_Auszuführende Aufgabe_
Drucke den Textauszug über das Enzym mit Doppelfunktion in den Mitochondrien vollständig und Wort für Wort ab.
**** Textauszug ****
Forscher der Universität Bonn identifizieren bei einem wichtigen Enzym eine unerwartete Doppelfunktion
Ein internationales Forscherteam hat in den Kraftwerken der Zelle, den Mitochondrien, eine unerwartete Entdeckung gemacht: Ein Enzym, das dort für die Vervielfältigung der DNA zuständig ist, kann zusätzlich defekte DNA abbauen. Diese Doppelfunktion lässt sich eventuell für die Therapie bestimmter Formen der Epilepsie nutzen. An der Studie unter Federführung der Universität Bonn waren auch Forscher der Universitäten Cambridge und Köln maßgeblich beteiligt. Die Ergebnisse erscheinen nun in der renommierten Fachzeitschrift Nature Communications.
**** Angezeigte Daten ****
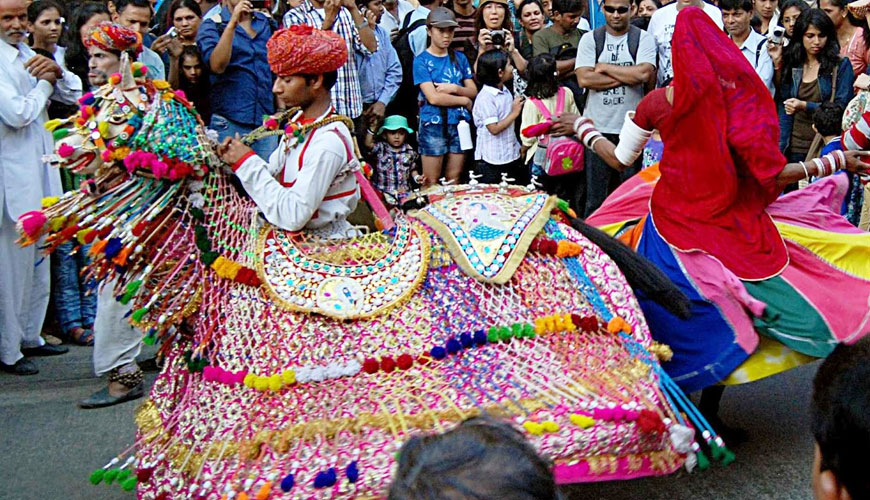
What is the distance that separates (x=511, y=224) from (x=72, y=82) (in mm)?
3119

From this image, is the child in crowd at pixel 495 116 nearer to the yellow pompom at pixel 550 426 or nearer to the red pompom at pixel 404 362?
the red pompom at pixel 404 362

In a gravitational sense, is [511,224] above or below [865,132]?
below

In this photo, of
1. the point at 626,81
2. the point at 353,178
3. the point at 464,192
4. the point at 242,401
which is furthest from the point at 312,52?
the point at 626,81

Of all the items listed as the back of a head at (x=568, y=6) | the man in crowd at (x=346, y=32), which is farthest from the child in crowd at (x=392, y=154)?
the back of a head at (x=568, y=6)

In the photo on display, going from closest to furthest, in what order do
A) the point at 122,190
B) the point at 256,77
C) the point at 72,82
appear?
1. the point at 122,190
2. the point at 72,82
3. the point at 256,77

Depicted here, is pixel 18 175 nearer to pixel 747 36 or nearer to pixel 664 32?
pixel 664 32

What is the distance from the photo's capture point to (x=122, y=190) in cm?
311

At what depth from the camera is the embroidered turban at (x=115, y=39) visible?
11.2 ft

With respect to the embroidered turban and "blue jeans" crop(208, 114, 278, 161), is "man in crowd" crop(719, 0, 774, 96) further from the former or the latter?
the embroidered turban

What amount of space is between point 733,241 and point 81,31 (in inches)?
150

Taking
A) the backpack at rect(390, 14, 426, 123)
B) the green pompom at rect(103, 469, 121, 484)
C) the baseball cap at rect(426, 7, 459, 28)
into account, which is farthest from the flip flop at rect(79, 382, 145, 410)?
the baseball cap at rect(426, 7, 459, 28)

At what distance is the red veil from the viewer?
3.52 metres

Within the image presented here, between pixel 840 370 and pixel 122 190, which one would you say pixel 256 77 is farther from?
pixel 840 370

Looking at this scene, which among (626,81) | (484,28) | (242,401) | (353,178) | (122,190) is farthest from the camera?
(484,28)
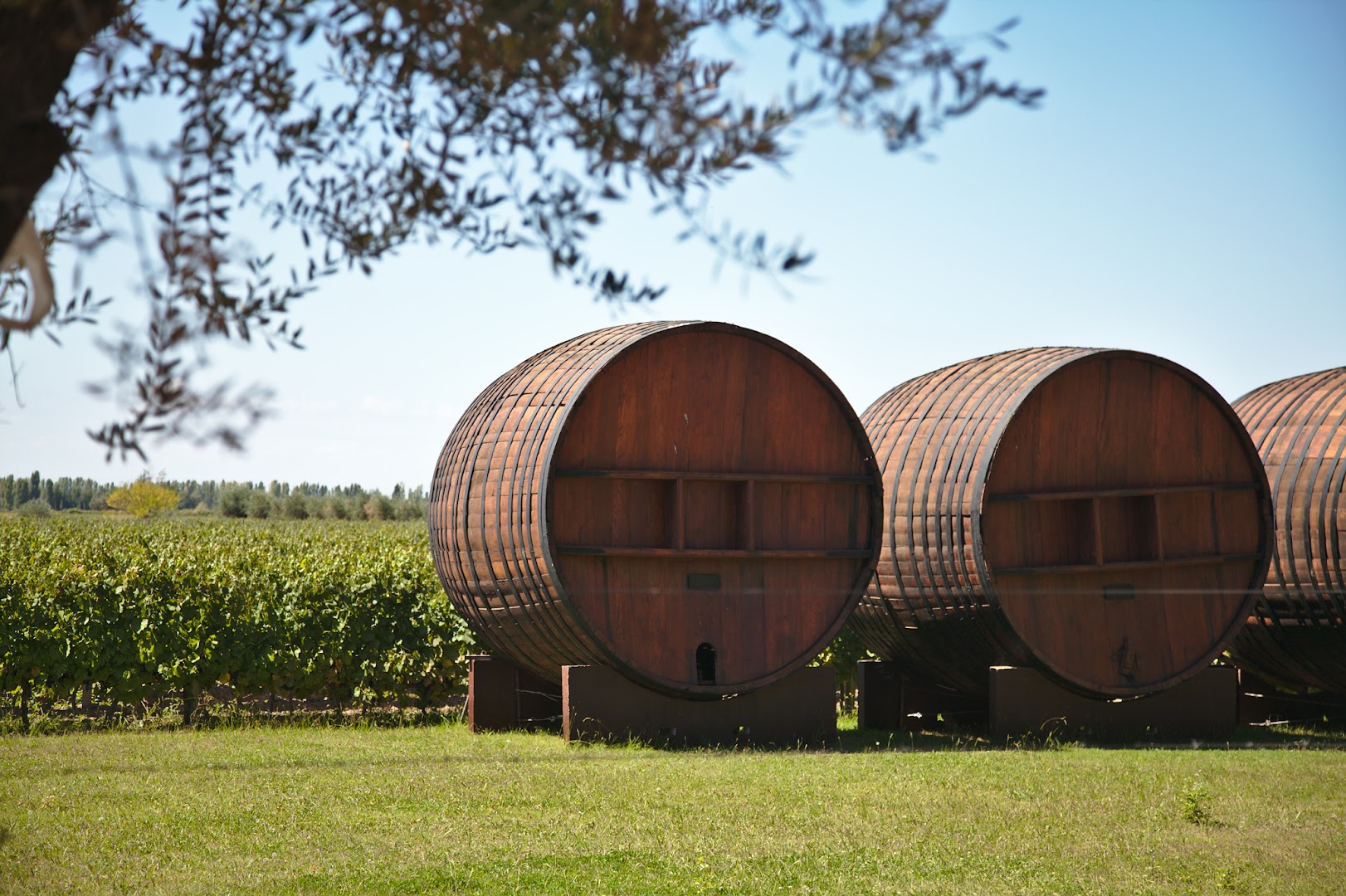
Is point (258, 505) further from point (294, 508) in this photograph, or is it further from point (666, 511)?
point (666, 511)

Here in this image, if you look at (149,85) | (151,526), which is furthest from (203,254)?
(151,526)

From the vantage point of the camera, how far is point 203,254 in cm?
276

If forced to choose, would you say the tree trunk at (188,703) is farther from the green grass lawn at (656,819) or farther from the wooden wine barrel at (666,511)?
the wooden wine barrel at (666,511)

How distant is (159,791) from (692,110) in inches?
248

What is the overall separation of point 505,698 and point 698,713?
1806 mm

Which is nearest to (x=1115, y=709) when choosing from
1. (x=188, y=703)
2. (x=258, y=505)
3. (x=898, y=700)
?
(x=898, y=700)

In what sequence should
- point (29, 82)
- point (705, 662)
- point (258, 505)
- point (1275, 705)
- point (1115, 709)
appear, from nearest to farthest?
point (29, 82), point (705, 662), point (1115, 709), point (1275, 705), point (258, 505)

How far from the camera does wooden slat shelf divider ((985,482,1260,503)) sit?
31.3 ft

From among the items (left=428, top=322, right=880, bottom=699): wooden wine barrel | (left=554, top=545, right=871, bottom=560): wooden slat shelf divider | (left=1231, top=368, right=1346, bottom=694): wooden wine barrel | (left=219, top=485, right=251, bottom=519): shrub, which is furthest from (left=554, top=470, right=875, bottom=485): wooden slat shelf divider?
(left=219, top=485, right=251, bottom=519): shrub

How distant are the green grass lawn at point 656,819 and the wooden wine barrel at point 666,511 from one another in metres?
0.80

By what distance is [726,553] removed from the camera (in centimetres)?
905

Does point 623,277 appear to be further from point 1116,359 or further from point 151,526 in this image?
point 151,526

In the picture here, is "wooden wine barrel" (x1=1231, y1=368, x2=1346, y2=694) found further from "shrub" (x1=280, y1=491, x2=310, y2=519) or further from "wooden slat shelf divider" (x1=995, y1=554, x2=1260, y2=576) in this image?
"shrub" (x1=280, y1=491, x2=310, y2=519)

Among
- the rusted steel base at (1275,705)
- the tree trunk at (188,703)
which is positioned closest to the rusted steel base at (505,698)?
the tree trunk at (188,703)
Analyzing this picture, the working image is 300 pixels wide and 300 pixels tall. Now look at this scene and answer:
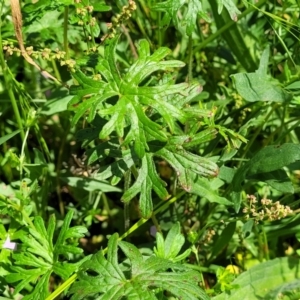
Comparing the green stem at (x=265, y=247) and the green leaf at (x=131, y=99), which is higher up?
the green leaf at (x=131, y=99)

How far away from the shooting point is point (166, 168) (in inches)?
80.4

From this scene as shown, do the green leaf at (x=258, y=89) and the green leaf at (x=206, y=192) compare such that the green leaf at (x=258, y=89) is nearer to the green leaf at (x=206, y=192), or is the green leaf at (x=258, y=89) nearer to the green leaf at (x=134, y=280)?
the green leaf at (x=206, y=192)

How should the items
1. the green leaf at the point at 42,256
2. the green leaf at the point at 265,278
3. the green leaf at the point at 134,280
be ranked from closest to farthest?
the green leaf at the point at 134,280 → the green leaf at the point at 42,256 → the green leaf at the point at 265,278

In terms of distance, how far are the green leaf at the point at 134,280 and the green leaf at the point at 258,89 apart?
0.50m

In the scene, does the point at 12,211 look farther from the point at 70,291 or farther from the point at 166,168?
the point at 166,168

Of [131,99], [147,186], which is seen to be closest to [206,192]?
[147,186]

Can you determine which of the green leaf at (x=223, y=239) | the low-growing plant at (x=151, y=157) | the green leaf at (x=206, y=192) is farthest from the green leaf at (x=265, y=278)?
the green leaf at (x=206, y=192)

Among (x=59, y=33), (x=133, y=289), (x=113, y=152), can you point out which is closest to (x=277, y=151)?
(x=113, y=152)

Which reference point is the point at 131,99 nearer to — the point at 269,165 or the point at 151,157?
the point at 151,157

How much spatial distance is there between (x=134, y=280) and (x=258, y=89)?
24.4 inches

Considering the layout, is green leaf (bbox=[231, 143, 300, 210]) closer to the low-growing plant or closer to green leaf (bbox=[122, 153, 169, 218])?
the low-growing plant

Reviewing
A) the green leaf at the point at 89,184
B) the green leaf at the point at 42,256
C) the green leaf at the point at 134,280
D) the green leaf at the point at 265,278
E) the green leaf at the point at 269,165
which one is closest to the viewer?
the green leaf at the point at 134,280

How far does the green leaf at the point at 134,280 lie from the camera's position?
1.24 metres

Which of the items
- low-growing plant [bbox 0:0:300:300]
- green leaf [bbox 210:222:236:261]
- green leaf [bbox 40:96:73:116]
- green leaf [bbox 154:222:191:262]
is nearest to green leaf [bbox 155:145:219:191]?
low-growing plant [bbox 0:0:300:300]
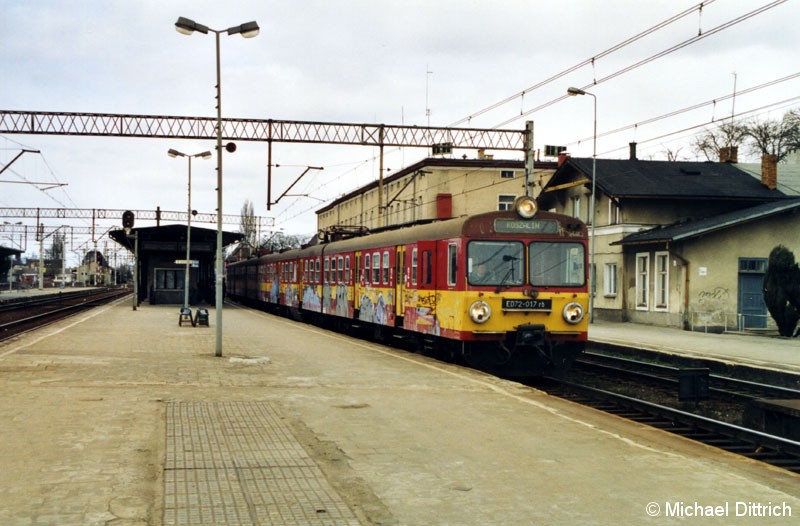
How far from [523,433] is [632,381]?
8525 millimetres

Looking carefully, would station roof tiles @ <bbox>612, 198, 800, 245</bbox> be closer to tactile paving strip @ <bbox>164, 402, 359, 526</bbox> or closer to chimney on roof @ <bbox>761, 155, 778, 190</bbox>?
chimney on roof @ <bbox>761, 155, 778, 190</bbox>

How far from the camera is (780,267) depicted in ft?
82.9

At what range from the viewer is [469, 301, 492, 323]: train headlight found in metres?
15.0

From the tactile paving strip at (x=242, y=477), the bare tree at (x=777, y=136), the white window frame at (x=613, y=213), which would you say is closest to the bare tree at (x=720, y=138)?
the bare tree at (x=777, y=136)

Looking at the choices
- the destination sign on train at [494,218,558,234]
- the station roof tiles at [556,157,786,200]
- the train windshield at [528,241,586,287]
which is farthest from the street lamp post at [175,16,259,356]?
the station roof tiles at [556,157,786,200]

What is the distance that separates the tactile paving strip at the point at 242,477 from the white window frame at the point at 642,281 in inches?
976

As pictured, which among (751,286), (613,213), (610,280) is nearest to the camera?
(751,286)

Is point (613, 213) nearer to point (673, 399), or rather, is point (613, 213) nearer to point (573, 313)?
point (573, 313)

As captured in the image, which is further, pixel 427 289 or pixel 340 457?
pixel 427 289

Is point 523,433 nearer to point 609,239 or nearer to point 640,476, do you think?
point 640,476

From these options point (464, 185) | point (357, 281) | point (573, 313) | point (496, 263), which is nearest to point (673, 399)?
point (573, 313)

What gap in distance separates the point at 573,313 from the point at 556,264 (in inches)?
37.1

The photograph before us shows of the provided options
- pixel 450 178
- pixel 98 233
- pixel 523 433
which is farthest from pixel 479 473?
pixel 98 233
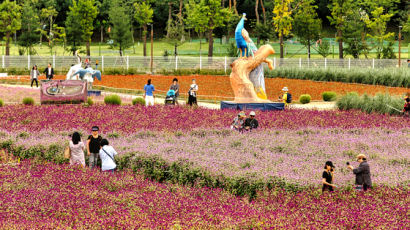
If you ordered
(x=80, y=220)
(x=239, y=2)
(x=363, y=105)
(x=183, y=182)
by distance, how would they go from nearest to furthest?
(x=80, y=220) → (x=183, y=182) → (x=363, y=105) → (x=239, y=2)

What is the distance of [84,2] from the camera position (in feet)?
222

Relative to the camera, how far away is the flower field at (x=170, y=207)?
941 centimetres

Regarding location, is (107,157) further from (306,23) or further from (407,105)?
(306,23)

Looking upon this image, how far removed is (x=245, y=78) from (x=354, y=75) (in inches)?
800

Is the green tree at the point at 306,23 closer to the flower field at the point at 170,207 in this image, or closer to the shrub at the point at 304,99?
the shrub at the point at 304,99

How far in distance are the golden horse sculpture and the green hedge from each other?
55.7ft

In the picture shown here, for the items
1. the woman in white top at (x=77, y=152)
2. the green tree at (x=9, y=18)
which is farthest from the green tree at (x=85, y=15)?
the woman in white top at (x=77, y=152)

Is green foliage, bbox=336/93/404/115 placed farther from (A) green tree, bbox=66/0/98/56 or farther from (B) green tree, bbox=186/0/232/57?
(A) green tree, bbox=66/0/98/56

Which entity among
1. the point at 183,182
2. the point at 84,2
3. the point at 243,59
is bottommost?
the point at 183,182

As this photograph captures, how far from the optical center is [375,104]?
2597cm

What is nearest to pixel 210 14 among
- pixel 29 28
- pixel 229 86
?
pixel 29 28

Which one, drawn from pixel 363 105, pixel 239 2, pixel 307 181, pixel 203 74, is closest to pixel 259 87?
pixel 363 105

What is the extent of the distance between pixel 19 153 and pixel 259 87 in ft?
44.7

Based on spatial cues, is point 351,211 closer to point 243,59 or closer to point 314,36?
point 243,59
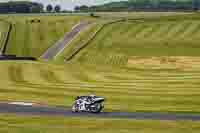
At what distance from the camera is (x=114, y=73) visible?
98312 mm

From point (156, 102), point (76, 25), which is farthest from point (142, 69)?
point (76, 25)

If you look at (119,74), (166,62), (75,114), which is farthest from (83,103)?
(166,62)

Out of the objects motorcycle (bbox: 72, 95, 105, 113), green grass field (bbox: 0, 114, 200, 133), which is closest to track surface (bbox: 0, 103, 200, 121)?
motorcycle (bbox: 72, 95, 105, 113)

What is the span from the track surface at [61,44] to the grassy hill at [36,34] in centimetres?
187

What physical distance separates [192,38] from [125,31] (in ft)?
75.4

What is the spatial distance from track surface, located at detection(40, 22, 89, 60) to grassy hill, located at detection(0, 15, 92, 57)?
6.14 ft

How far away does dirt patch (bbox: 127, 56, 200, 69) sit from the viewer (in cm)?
10838

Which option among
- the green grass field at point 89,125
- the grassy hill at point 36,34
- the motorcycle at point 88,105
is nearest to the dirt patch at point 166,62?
the grassy hill at point 36,34

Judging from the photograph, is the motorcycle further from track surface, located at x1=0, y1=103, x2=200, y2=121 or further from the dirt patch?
the dirt patch

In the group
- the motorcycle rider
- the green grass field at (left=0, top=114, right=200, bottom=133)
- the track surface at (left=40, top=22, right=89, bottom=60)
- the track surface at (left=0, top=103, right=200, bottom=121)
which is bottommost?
the track surface at (left=0, top=103, right=200, bottom=121)

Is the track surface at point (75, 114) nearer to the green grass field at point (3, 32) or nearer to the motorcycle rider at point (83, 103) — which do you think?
the motorcycle rider at point (83, 103)

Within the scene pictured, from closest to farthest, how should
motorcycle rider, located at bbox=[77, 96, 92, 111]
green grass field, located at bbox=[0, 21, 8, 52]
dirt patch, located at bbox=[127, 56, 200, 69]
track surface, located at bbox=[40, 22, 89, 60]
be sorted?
motorcycle rider, located at bbox=[77, 96, 92, 111]
dirt patch, located at bbox=[127, 56, 200, 69]
track surface, located at bbox=[40, 22, 89, 60]
green grass field, located at bbox=[0, 21, 8, 52]

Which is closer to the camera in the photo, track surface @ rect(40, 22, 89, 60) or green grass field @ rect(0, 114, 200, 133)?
green grass field @ rect(0, 114, 200, 133)

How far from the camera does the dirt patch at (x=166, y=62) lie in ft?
356
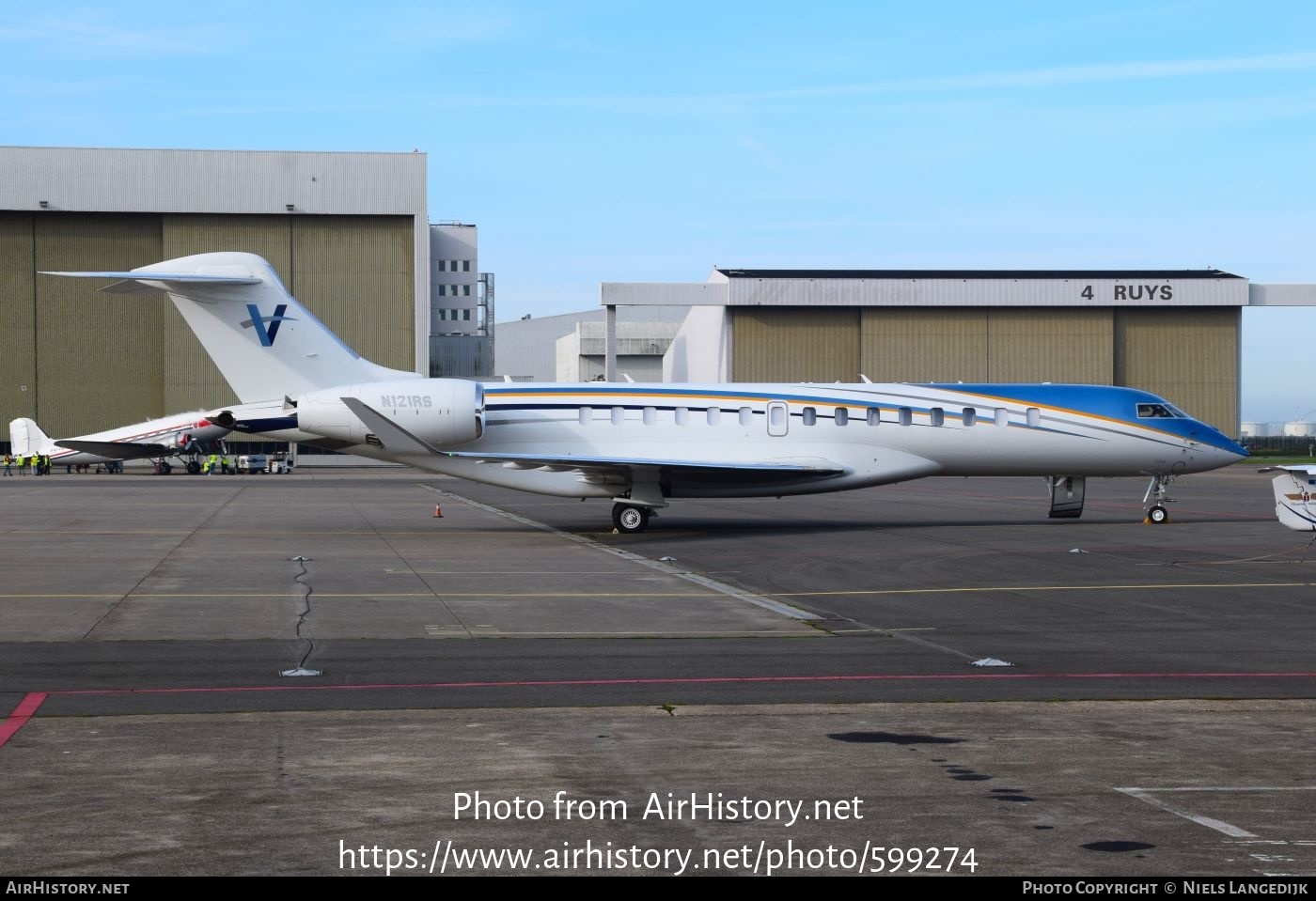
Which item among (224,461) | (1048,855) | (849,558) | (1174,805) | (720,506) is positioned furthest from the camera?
(224,461)

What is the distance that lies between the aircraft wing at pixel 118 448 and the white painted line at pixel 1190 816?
209 ft

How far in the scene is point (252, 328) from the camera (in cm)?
2712

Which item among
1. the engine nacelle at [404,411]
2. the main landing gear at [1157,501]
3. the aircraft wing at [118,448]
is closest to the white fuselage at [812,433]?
the engine nacelle at [404,411]

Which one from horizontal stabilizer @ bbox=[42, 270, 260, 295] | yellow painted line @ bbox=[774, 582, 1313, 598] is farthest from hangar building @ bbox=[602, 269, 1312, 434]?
yellow painted line @ bbox=[774, 582, 1313, 598]

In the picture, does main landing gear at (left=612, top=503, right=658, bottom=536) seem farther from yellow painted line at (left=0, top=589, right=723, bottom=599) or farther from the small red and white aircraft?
the small red and white aircraft

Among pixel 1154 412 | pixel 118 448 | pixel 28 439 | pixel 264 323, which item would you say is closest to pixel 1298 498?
pixel 1154 412

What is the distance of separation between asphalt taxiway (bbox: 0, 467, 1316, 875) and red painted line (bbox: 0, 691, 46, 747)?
0.14 ft

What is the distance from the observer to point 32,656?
41.2 ft

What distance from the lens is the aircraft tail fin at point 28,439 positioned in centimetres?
6800

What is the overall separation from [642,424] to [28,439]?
50.7 metres

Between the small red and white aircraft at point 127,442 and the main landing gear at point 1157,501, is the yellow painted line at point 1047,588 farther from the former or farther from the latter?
the small red and white aircraft at point 127,442

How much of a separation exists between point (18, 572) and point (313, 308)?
61.7 metres

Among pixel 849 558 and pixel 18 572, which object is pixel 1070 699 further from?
pixel 18 572

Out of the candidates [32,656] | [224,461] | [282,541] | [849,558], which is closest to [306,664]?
[32,656]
****
_Antwort_
Forscher der Universität Bonn identifizieren bei einem wichtigen Enzym eine unerwartete Doppelfunktion
Ein internationales Forscherteam hat in den Kraftwerken der Zelle, den Mitochondrien, eine unerwartete Entdeckung gemacht: Ein Enzym, das dort für die Vervielfältigung der DNA zuständig ist, kann zusätzlich defekte DNA abbauen. Diese Doppelfunktion lässt sich eventuell für die Therapie bestimmter Formen der Epilepsie nutzen. An der Studie unter Federführung der Universität Bonn waren auch Forscher der Universitäten Cambridge und Köln maßgeblich beteiligt. Die Ergebnisse erscheinen nun in der renommierten Fachzeitschrift Nature Communications.